**READING TEXT**
• • •

MAUREEN SPILLANE, an executive at a shoe and handbag maker in New York, always thought a $100,000 salary equaled serious success. Like many professional people, however, when she finally broke the barrier, she was a bit deflated to learn that it was hardly salvation. It still took her several years of "hoarding away" and avoiding standard Manhattan indulgences -- fancy food, fancy clothing -- in order to afford a down payment on a one-bedroom fixer-upper on the Upper West Side.

"It's not the big shiny number that you think about when you first get out of college," said Ms. Spillane, who is in her mid-30's. "Don't get me wrong, I'm making a nice living, I enjoy what I do. I'm certainly in a better position than a lot of people."

"But Melania and I don't shop in the same places, let me tell you," she said, referring to the latest Mrs. Trump, Melania Knauss. "I'm not jetting off to the Bahamas."

There was a time not long ago when earning six figures was a significant milestone among upwardly mobile professionals. If you were young and single in one of the nation's big cities, you could live in a building with a doorman, drive a European car, eat at fine restaurants and vacation in Jackson Hole. For married people it meant a suburban home and college savings accounts for the children.

• • •

Stored data entries:
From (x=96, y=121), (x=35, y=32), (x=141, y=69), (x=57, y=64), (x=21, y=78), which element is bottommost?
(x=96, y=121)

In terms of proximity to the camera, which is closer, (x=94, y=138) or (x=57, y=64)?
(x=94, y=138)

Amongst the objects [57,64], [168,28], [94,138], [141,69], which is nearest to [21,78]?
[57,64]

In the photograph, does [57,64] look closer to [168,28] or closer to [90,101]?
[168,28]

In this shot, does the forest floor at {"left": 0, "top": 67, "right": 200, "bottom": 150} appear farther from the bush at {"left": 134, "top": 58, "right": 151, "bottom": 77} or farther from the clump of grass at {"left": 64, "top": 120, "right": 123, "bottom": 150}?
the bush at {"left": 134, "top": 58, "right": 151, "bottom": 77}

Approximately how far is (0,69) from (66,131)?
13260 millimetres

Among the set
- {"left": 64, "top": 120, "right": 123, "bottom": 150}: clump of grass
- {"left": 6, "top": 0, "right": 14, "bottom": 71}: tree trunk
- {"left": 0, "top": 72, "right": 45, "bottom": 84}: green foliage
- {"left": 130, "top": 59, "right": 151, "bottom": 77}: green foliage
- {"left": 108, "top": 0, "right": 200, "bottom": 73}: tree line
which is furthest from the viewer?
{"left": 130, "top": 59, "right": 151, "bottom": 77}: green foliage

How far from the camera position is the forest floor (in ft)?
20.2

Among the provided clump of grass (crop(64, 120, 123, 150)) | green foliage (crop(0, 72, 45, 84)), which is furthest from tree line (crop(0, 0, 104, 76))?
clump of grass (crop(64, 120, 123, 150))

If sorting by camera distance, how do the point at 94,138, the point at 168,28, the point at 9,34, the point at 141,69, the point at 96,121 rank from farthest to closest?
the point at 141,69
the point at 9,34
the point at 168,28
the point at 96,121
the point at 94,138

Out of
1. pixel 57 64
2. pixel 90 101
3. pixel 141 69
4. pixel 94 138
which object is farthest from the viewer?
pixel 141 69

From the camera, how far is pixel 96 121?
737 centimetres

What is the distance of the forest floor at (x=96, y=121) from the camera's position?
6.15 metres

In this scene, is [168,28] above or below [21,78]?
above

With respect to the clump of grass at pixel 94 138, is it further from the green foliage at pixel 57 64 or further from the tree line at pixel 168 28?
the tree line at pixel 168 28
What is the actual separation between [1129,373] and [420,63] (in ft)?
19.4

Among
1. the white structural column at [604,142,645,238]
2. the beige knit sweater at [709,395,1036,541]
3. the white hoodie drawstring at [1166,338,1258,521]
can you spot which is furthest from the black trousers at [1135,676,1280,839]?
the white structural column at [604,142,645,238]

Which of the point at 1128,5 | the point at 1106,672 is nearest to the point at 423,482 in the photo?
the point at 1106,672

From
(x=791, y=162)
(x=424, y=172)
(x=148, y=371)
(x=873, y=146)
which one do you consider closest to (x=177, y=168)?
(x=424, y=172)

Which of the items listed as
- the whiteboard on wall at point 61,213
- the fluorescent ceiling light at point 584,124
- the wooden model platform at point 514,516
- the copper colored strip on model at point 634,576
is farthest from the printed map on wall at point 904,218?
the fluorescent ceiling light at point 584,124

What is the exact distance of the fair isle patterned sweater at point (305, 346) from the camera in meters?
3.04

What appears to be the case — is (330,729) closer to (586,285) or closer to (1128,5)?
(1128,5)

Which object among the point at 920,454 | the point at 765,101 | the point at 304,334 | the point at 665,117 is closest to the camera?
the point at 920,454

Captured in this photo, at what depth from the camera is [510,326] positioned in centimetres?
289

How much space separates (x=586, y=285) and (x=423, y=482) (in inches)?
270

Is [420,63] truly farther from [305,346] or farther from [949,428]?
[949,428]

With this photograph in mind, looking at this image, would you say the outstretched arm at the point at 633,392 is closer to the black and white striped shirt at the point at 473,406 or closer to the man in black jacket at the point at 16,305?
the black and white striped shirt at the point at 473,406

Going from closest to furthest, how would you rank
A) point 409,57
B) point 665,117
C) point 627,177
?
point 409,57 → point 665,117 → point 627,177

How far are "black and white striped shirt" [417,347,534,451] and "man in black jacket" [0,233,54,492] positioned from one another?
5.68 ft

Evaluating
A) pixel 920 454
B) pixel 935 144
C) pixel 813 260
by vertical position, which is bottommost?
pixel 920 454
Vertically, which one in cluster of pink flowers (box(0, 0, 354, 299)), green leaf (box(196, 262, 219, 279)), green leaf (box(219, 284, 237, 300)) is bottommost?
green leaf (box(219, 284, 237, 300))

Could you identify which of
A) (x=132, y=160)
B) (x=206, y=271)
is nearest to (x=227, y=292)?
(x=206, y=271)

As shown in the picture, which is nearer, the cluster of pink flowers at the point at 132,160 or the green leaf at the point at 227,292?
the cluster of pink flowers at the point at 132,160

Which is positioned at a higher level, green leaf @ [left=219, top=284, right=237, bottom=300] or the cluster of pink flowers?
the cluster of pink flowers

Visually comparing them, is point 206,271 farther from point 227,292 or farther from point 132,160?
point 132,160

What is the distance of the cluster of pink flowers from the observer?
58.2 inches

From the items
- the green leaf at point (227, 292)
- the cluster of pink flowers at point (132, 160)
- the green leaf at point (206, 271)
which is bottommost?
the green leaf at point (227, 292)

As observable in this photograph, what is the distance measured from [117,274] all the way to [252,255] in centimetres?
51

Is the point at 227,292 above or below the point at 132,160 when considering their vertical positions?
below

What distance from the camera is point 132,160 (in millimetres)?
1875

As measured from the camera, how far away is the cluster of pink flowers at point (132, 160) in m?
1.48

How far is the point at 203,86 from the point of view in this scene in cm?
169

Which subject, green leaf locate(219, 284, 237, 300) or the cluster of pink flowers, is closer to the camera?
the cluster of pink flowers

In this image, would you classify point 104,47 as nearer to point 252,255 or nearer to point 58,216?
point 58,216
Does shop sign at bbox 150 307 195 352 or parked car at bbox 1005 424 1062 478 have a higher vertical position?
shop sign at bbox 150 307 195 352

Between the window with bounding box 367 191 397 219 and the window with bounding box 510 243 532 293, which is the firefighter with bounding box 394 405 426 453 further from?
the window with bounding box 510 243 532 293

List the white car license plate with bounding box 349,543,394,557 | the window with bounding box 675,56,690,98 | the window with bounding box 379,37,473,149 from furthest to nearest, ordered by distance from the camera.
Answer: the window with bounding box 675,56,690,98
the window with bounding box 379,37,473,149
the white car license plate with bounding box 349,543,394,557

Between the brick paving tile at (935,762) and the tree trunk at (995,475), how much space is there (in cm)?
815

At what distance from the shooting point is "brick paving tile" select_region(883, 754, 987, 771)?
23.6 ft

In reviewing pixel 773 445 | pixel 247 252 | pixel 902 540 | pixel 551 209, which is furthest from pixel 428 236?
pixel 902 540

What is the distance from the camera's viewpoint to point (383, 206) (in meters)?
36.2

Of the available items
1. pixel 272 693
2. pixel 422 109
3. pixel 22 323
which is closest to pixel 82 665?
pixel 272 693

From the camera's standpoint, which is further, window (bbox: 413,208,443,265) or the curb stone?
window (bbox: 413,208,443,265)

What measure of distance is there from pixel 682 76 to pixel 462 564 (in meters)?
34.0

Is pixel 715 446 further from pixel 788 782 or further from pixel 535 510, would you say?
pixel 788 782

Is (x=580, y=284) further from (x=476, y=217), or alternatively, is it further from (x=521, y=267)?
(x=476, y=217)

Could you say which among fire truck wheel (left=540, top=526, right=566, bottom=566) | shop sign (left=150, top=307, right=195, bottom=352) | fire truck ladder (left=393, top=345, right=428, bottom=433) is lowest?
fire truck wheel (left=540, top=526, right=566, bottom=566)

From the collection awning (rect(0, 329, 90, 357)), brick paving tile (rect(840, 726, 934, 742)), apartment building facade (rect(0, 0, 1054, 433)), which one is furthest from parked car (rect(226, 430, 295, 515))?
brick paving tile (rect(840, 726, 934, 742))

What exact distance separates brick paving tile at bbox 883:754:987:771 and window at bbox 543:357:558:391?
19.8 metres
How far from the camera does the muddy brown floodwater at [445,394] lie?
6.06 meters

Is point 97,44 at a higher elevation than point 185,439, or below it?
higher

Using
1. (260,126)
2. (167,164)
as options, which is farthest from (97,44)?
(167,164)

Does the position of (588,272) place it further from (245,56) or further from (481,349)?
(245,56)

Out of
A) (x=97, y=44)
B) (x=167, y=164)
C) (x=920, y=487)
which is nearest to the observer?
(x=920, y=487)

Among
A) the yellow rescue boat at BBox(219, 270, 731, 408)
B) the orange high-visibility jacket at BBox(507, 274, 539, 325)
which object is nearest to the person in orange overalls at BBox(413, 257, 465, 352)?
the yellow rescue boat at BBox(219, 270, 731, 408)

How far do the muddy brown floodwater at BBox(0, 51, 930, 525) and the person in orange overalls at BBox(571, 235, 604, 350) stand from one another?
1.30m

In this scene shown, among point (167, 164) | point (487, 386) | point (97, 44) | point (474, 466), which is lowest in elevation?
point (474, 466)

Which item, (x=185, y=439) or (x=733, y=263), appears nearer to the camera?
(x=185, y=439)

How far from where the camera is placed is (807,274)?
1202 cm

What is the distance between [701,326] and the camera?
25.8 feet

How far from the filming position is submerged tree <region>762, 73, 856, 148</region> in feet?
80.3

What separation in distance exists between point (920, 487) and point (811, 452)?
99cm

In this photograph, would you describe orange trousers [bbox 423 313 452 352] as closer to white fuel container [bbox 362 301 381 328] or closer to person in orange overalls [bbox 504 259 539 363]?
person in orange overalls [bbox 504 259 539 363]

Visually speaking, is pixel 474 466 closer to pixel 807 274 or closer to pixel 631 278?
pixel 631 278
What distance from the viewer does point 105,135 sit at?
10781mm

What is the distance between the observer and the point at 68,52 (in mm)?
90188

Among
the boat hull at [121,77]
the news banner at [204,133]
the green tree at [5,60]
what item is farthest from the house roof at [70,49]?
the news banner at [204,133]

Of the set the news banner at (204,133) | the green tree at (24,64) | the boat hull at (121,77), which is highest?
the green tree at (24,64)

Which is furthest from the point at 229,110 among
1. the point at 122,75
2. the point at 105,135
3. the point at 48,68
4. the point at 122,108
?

• • •

**WHAT YOU NEED TO DO**
Could you carry on the article about six-figure salaries, picking up right after its final sentence above?

**RESULT OF THIS TASK**
Beyond the lifestyle, $100,000 was a psychic achievement; it meant joining the meritocratic elite. The prospect of "six figures" kept white-collar workers toiling for 20 years, confident that hard work would be rewarded and that the American social contract was securely in place.

Certainly $100,000, which is more than twice the national median household income of $43,527, is still a princely wage in most of the country, placing you in the top 5.2 percent of American wage earners with full-time jobs, according to the 2000 census. Even in New York City, only 7.5 percent of full-time workers make that much. But $100,000 isn't what it used to be. It has been devalued, in the practical sense by inflation and psychologically because it is now a relatively common salary for newcomers in fields like law and banking. For today's executive strivers in the more affluent cities, there is a new grail: $200,000.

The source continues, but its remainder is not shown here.